In part one of this series of blog posts, I mentioned that "I often find that even though the thermostat shows a nice and toasty 73, I'm sitting in my bedroom or the office freezing." Given that my thermostat is located in the living room, the data backs up my anecdotal observation: the office and bedroom take almost twice as long to warm up as the living room, while the kitchen warms up a little faster than the living room.

Conclusions

I started this series of blog posts with the intention of using a wireless network of temperature sensors (built using XBee® modules) to get a better understanding of how long my heating system takes to warm up my apartment, and to use that knowledge to help tune my heating system to provide more uniform heating.

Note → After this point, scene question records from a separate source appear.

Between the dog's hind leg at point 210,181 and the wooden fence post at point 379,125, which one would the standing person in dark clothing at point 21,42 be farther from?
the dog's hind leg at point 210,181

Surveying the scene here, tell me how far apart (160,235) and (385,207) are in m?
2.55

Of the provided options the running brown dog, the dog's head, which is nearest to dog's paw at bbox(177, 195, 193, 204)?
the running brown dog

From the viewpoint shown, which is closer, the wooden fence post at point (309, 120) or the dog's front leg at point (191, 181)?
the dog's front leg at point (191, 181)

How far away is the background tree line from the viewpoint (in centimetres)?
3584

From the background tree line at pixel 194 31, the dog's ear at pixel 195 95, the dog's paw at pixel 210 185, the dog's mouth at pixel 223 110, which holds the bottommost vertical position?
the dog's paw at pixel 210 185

The analysis above is just the start of the analysis that can be done on this data, but it is enough to help me to tune my heating system. I'll start by opening the valves on the bedroom and office radiators more, and maybe even close the valves on the living room and kitchen radiators a little. Then I'll collect data for another week and see whether that helps.

I now also know that my heating system takes around 15-20 minutes from when the heat comes on until the temperature starts to rise, and at best it takes about 3-5 minutes for each degree of temperature increase. My thermostat is set to allow the temperature to drop to 62 degrees at night, and warm up to 68 in the morning. Looking up 6 degrees on that last plot, I should adjust my thermostat to come on at least 30-40 minutes before I get up in the morning so it has enough time to warm up. No wonder my heating bill is so high.